PROVIDED ENTRIES Start Marker

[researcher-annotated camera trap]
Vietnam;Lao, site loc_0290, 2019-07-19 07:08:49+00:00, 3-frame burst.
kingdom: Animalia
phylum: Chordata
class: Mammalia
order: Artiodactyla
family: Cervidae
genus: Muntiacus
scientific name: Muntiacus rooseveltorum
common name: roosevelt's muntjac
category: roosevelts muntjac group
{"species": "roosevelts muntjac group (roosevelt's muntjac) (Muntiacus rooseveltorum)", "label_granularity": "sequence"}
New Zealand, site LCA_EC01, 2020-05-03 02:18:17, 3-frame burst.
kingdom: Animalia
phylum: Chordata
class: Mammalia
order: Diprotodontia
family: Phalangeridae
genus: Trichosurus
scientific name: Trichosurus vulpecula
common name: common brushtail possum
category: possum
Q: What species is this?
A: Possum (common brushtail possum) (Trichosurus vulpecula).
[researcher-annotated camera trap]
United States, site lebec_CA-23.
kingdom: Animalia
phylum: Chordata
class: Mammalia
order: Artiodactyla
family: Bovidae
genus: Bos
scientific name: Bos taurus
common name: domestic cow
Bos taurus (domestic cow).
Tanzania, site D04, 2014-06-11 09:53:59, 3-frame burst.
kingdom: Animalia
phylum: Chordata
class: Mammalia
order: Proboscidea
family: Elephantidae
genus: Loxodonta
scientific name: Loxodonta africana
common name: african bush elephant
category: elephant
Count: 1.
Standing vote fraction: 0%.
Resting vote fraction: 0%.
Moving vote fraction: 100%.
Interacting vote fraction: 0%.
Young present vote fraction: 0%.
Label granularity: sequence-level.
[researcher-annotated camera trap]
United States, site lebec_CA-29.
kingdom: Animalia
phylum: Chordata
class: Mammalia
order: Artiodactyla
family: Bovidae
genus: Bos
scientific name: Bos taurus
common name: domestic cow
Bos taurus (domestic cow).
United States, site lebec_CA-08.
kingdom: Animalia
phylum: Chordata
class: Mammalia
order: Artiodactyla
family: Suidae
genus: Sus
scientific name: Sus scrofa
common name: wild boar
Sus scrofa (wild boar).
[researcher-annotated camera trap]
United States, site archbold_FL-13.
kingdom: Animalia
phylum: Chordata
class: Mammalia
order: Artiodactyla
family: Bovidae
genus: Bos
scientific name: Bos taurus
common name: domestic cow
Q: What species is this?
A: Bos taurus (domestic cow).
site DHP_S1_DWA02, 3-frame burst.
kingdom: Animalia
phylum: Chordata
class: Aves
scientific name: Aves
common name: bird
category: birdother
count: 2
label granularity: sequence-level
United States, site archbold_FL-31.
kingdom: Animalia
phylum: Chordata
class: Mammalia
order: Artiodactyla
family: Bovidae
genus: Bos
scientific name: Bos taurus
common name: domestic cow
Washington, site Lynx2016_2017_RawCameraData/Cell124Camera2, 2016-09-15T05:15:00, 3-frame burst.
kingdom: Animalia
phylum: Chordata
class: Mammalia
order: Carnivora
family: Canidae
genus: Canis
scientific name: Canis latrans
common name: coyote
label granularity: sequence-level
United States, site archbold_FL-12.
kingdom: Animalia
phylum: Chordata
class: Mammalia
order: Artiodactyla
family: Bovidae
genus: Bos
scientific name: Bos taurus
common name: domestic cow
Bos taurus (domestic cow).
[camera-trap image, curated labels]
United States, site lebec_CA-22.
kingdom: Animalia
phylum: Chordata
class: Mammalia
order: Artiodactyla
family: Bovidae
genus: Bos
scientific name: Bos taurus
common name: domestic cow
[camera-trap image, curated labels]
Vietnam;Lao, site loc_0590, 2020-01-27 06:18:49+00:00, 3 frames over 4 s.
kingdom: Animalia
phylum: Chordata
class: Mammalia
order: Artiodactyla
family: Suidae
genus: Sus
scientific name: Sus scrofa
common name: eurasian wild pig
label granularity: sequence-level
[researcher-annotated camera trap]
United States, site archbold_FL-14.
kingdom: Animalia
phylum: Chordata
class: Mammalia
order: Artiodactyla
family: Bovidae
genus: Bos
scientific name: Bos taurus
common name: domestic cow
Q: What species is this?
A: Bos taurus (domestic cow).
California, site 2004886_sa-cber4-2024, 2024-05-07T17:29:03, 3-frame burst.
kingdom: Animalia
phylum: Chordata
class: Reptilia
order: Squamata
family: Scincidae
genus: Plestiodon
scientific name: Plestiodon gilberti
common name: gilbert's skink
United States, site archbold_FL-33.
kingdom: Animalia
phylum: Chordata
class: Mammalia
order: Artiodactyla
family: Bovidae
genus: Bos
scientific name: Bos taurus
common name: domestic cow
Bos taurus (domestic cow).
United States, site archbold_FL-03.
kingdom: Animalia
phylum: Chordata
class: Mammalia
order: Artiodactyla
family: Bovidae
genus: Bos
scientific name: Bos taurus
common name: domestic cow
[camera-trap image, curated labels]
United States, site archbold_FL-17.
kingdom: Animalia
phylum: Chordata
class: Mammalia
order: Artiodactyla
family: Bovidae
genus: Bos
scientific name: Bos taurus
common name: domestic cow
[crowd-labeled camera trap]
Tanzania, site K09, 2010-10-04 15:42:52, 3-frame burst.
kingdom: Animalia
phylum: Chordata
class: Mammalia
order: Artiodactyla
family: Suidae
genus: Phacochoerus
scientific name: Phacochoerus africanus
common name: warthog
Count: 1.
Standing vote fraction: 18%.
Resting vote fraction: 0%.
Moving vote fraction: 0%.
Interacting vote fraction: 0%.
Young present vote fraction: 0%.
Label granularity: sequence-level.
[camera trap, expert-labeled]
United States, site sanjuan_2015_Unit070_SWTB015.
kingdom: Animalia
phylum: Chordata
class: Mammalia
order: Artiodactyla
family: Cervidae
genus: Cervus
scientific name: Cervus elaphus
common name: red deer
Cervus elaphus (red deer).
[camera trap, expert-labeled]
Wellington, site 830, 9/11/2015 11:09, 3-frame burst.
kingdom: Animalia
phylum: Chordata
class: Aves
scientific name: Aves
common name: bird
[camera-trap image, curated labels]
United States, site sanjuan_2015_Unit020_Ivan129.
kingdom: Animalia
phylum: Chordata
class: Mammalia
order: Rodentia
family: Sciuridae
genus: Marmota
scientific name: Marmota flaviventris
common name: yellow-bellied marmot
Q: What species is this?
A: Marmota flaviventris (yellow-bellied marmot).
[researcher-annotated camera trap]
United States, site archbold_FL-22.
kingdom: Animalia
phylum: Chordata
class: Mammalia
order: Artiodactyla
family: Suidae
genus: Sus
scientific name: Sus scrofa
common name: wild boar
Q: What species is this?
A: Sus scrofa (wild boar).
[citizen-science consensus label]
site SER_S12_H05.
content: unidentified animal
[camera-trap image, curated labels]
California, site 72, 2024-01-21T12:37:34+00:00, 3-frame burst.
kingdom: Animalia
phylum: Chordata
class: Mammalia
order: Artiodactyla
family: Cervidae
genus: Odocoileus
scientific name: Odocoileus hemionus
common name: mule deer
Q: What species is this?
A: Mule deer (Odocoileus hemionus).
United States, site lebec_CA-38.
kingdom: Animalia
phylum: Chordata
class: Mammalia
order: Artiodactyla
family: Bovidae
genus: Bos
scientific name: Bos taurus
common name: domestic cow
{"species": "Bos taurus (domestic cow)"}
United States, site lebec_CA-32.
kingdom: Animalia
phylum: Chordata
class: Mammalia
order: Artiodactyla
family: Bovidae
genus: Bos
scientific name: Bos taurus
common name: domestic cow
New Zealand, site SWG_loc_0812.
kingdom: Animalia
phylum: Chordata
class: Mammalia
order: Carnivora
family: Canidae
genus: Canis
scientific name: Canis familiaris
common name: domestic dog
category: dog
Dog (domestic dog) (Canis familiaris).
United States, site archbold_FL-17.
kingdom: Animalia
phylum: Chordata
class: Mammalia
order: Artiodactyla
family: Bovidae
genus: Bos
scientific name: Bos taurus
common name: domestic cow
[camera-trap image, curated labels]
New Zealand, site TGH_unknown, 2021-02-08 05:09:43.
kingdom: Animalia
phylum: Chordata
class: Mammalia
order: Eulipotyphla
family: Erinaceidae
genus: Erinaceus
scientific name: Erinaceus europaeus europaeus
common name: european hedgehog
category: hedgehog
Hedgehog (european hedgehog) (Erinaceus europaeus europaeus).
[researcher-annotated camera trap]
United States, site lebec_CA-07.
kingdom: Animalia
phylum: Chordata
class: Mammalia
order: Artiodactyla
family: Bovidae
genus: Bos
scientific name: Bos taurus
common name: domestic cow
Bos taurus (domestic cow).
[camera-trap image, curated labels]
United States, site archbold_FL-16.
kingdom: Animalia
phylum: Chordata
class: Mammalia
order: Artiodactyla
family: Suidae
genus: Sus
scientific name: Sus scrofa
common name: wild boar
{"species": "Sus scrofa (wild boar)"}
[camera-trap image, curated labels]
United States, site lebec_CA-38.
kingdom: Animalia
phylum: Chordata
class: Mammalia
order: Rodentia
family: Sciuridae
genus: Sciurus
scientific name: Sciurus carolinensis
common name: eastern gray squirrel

PROVIDED ENTRIES End Marker

Every line of the records that includes the word "California" should be gathered.

## ANSWER FOR THE TASK
California, site 2004886_sa-cber4-2024, 2024-05-07T17:29:03, 3-frame burst.
California, site 72, 2024-01-21T12:37:34+00:00, 3-frame burst.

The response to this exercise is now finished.